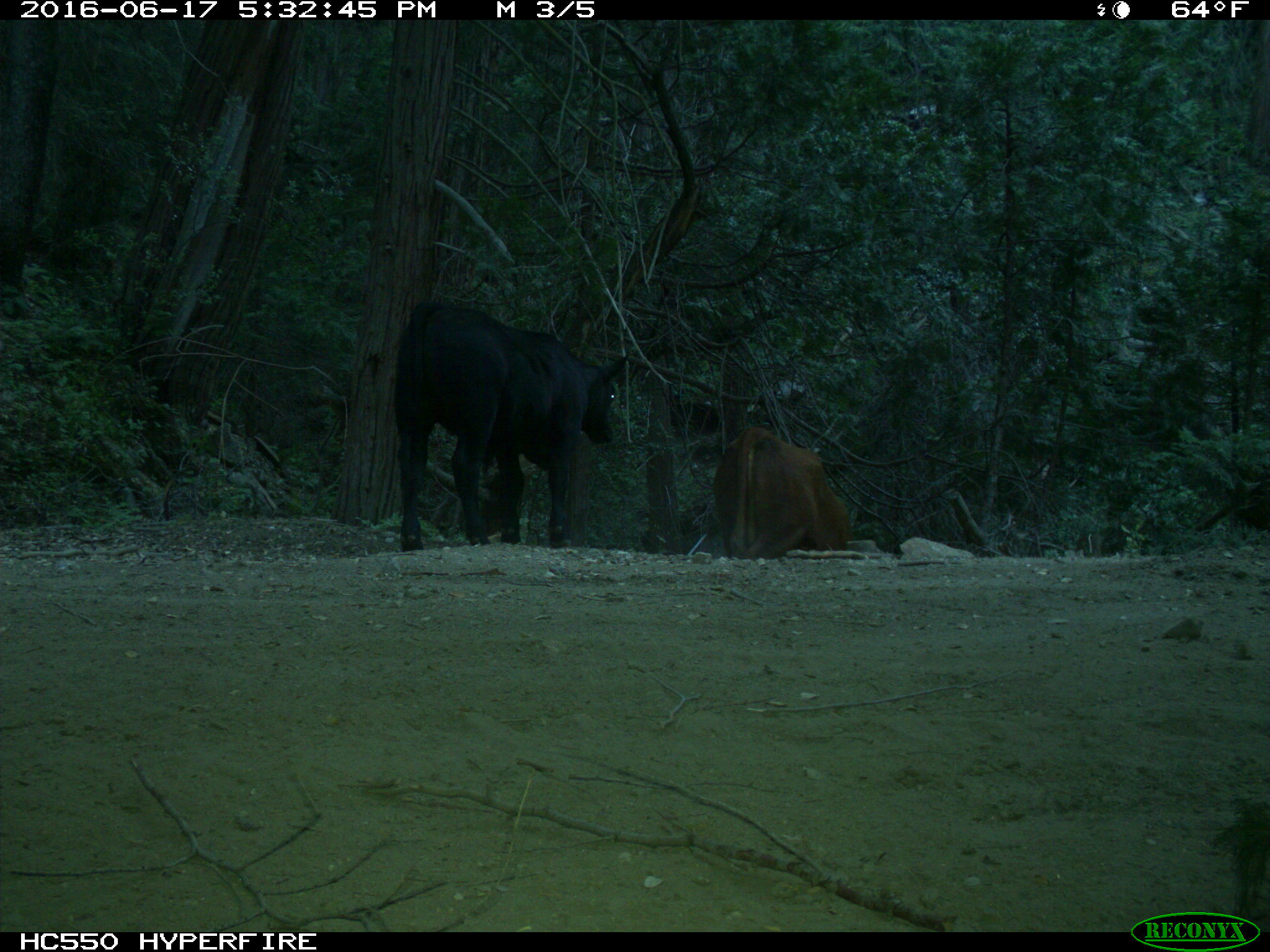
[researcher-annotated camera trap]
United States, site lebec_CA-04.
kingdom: Animalia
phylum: Chordata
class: Mammalia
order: Artiodactyla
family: Bovidae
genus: Bos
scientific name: Bos taurus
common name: domestic cow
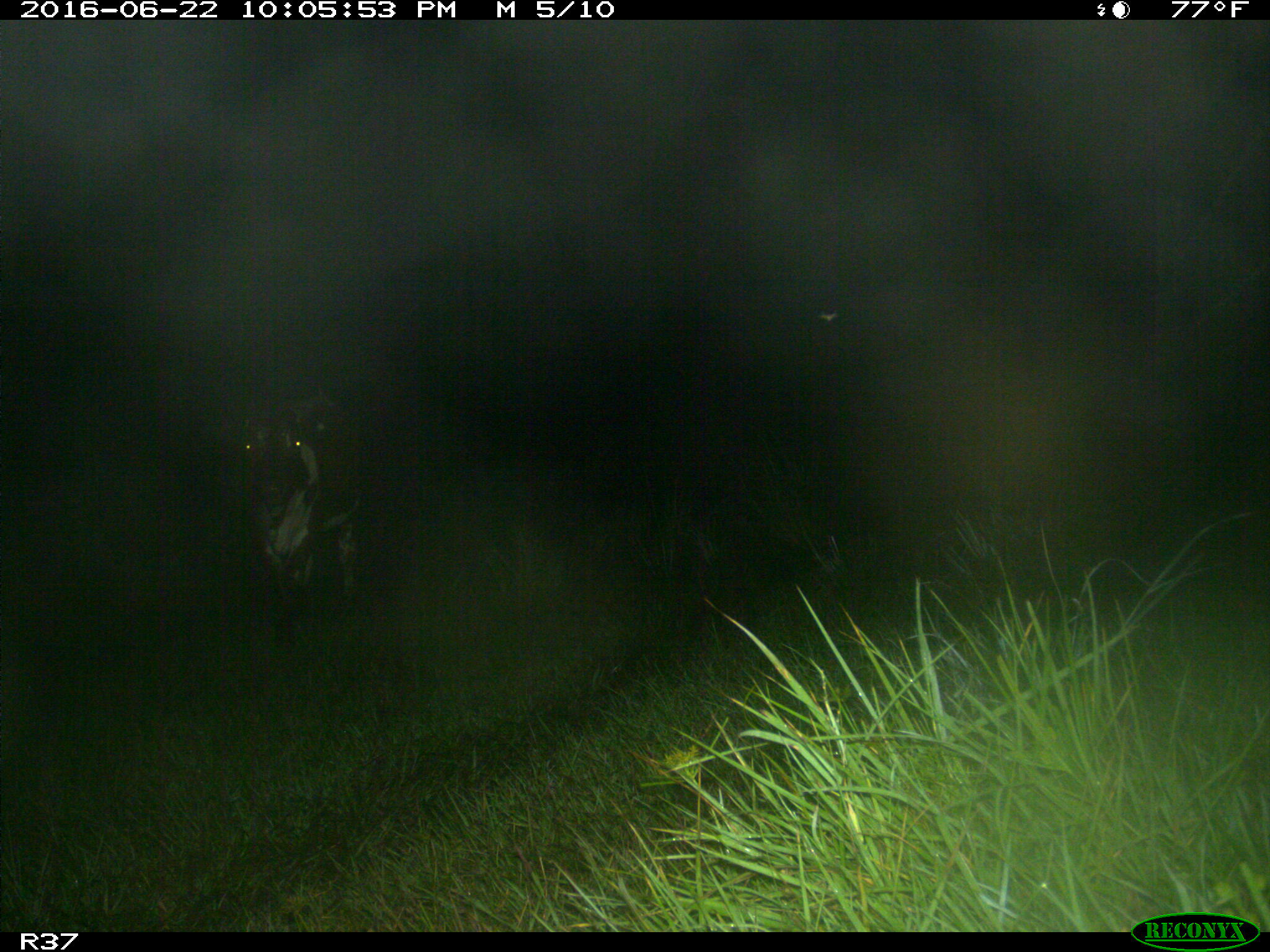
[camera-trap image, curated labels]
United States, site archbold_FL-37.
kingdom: Animalia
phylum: Chordata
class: Mammalia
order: Artiodactyla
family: Bovidae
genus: Bos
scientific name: Bos taurus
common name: domestic cow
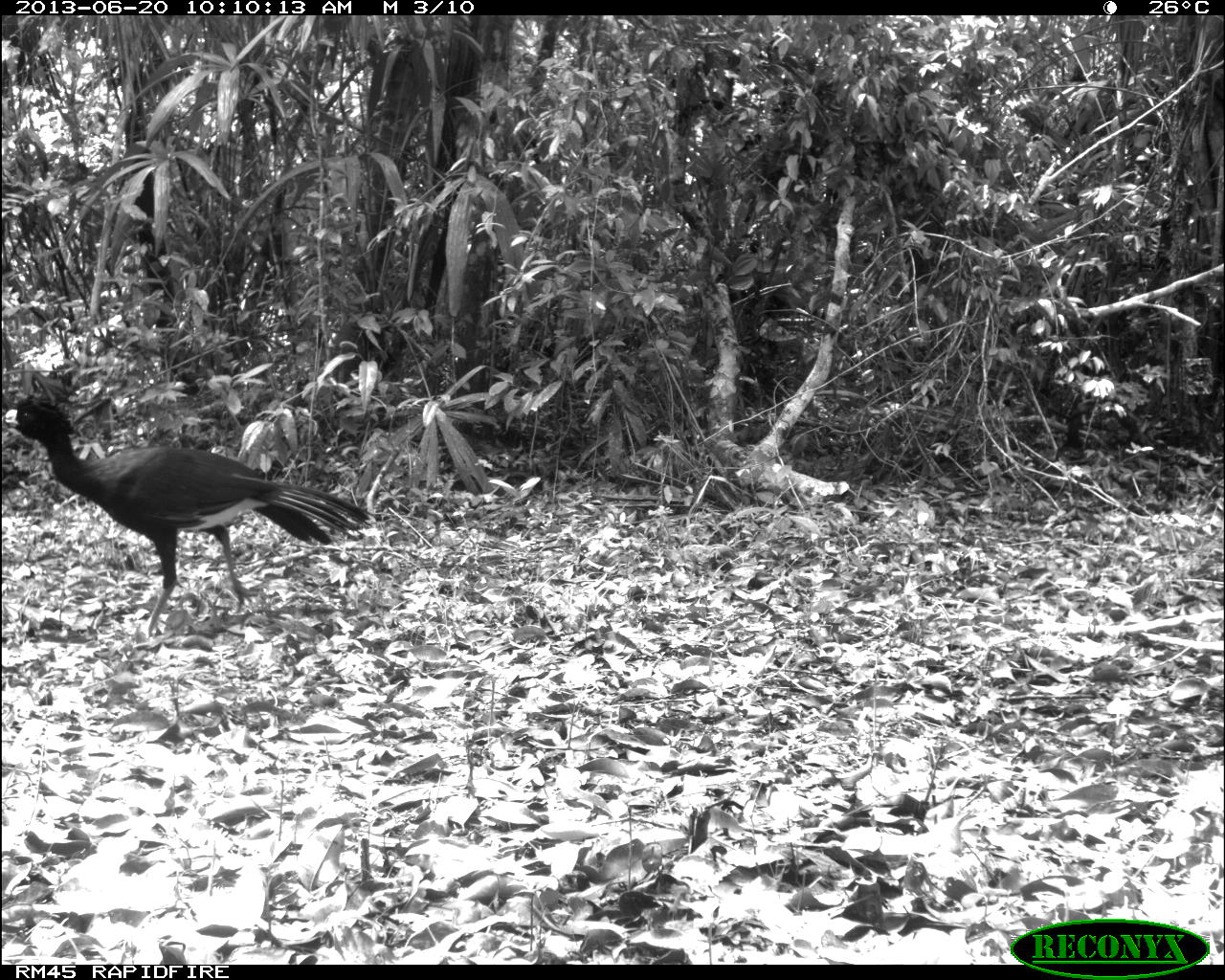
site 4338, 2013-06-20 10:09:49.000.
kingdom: Animalia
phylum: Chordata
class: Aves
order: Galliformes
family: Cracidae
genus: Crax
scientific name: Crax rubra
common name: great curassow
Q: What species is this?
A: Crax rubra (great curassow).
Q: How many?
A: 1.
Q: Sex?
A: Male.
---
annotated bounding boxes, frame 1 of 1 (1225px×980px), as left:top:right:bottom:
crax rubra: 0:395:370:637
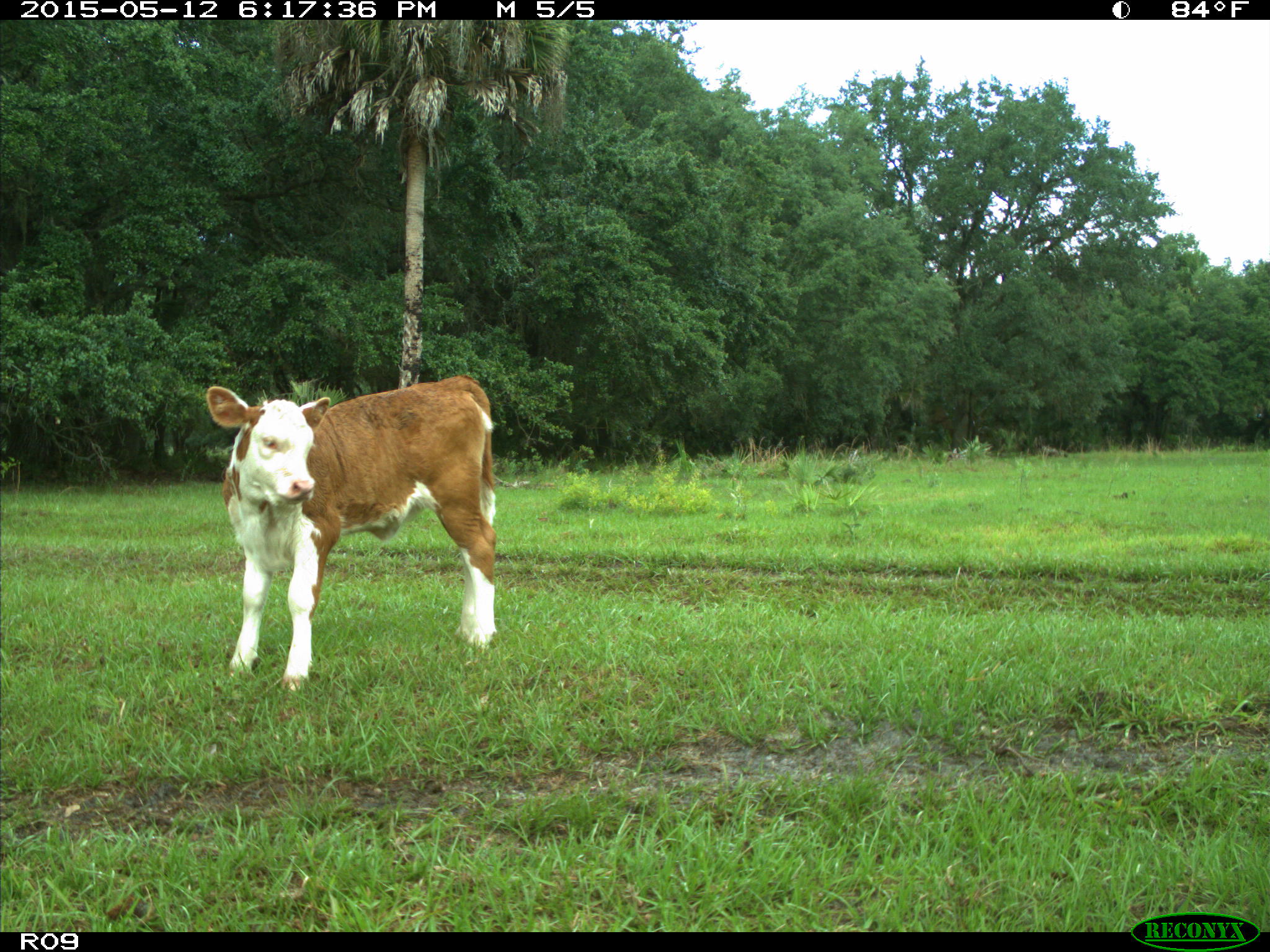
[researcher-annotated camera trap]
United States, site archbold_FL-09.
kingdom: Animalia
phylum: Chordata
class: Mammalia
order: Artiodactyla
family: Bovidae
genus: Bos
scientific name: Bos taurus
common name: domestic cow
Bos taurus (domestic cow).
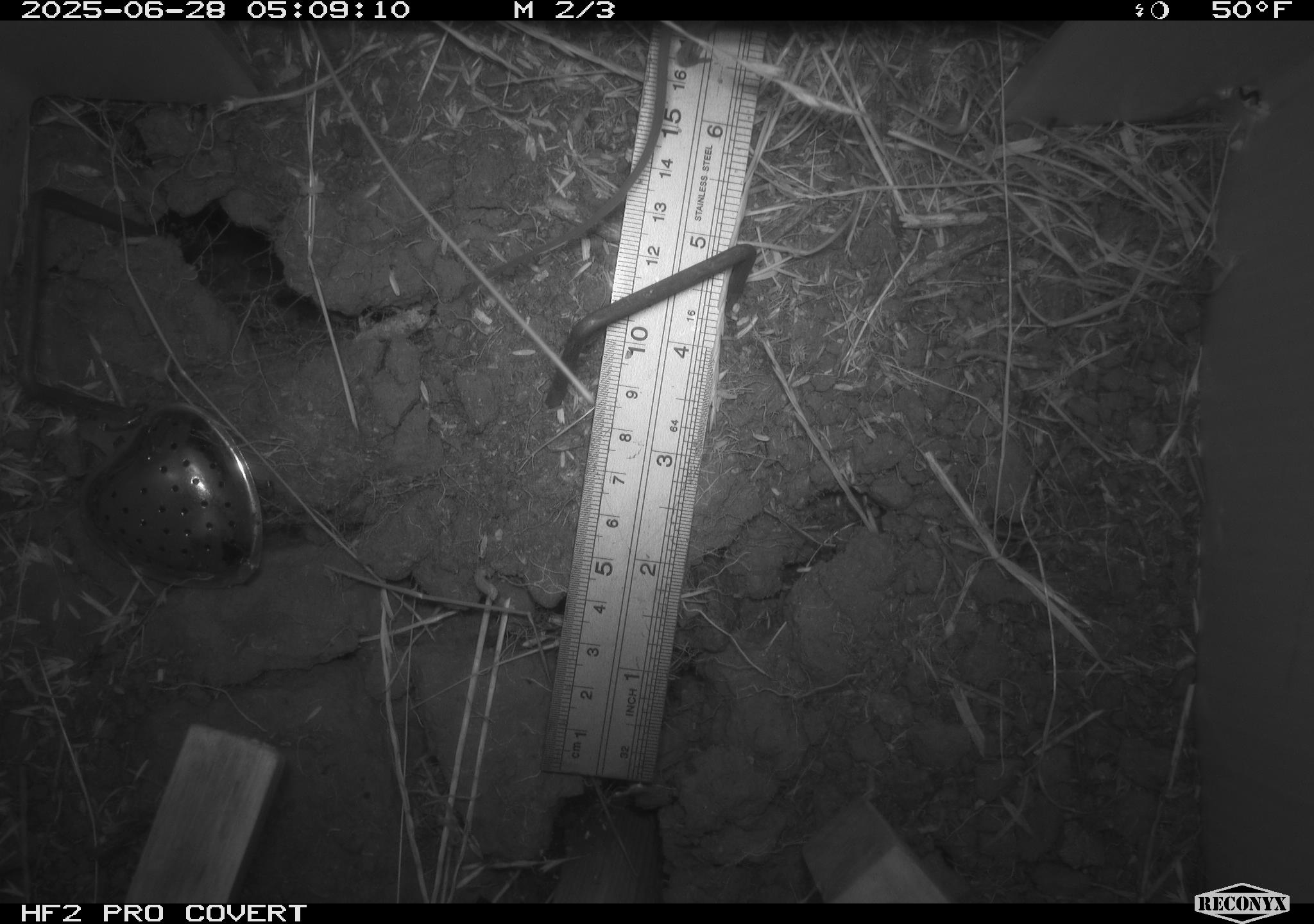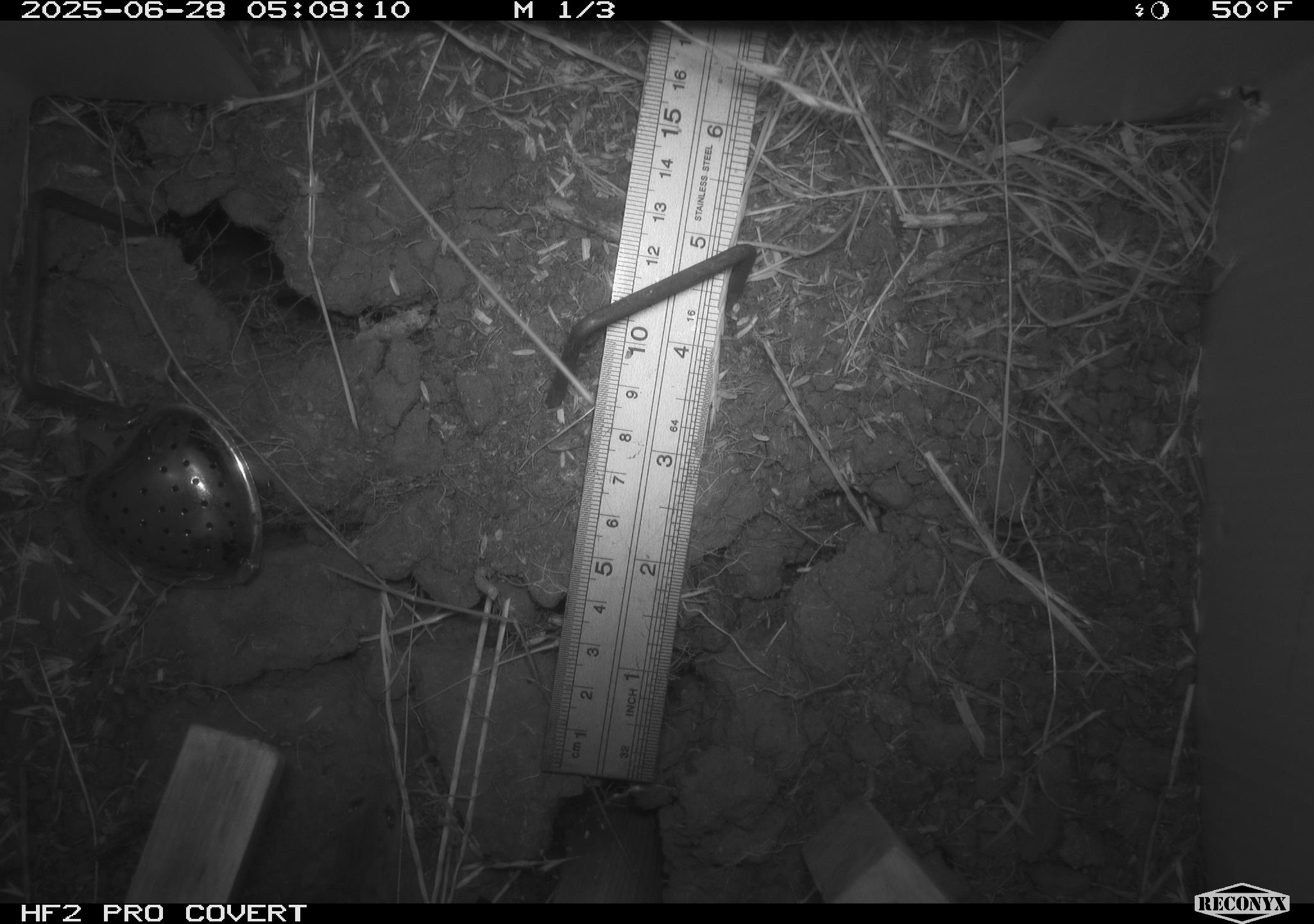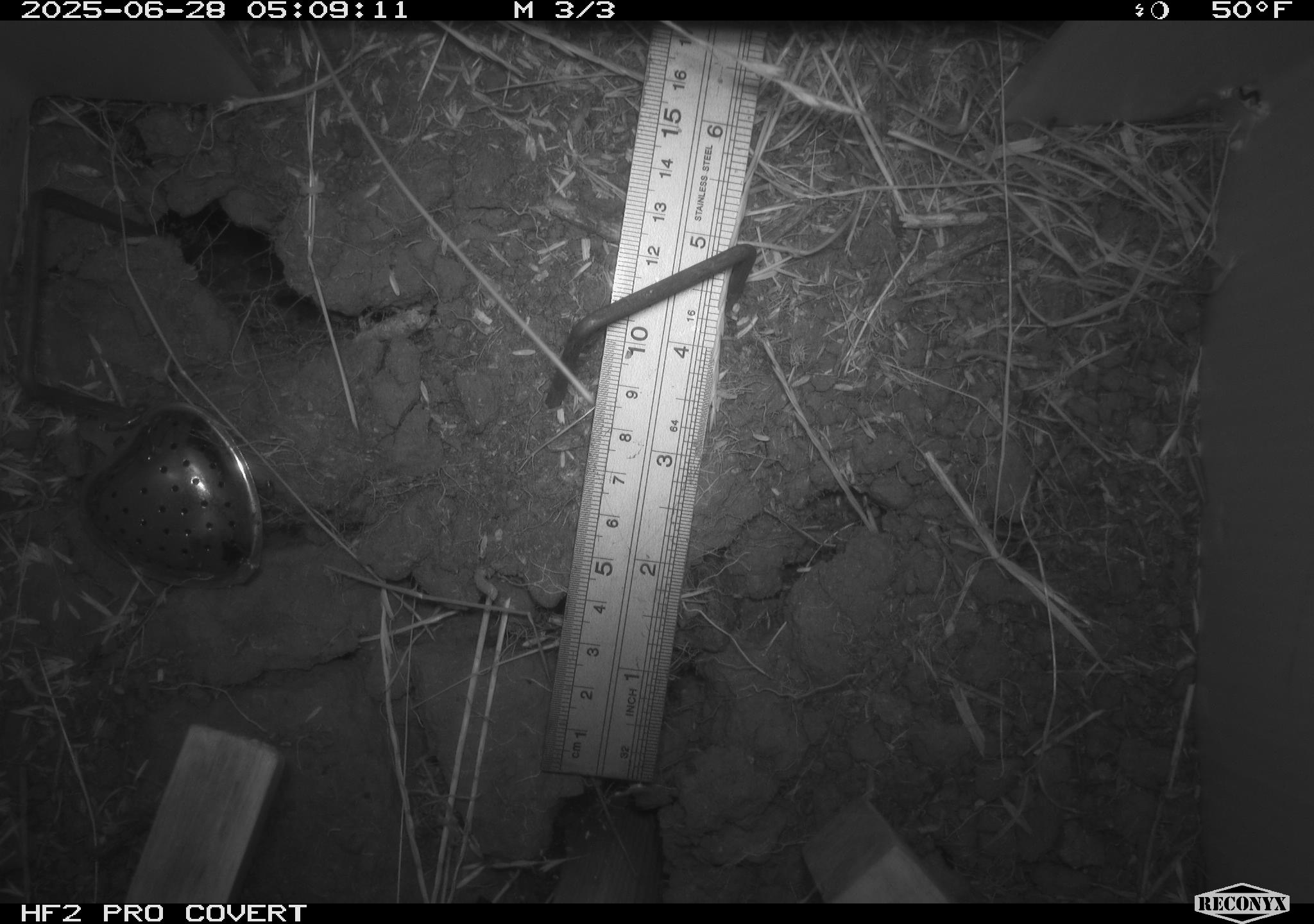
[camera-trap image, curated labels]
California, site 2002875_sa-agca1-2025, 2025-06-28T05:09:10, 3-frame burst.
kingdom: Animalia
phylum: Chordata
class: Mammalia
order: Rodentia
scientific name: Rodentia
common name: rodent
○ ○ ○
• PROBLEM:
Beginning with the line that contains "site 4338, 2013-06-20 10:09:49.000.", write out every line through the last one in the records, exactly and without pictures.

• PROBLEM SOLUTION:
site 4338, 2013-06-20 10:09:49.000.
kingdom: Animalia
phylum: Chordata
class: Aves
order: Galliformes
family: Cracidae
genus: Crax
scientific name: Crax rubra
common name: great curassow
Q: What species is this?
A: Crax rubra (great curassow).
Q: How many?
A: 1.
Q: Sex?
A: Male.
---
annotated bounding boxes, frame 1 of 1 (1225px×980px), as left:top:right:bottom:
crax rubra: 0:395:370:637
[researcher-annotated camera trap]
United States, site archbold_FL-09.
kingdom: Animalia
phylum: Chordata
class: Mammalia
order: Artiodactyla
family: Bovidae
genus: Bos
scientific name: Bos taurus
common name: domestic cow
Bos taurus (domestic cow).
[camera-trap image, curated labels]
California, site 2002875_sa-agca1-2025, 2025-06-28T05:09:10, 3-frame burst.
kingdom: Animalia
phylum: Chordata
class: Mammalia
order: Rodentia
scientific name: Rodentia
common name: rodent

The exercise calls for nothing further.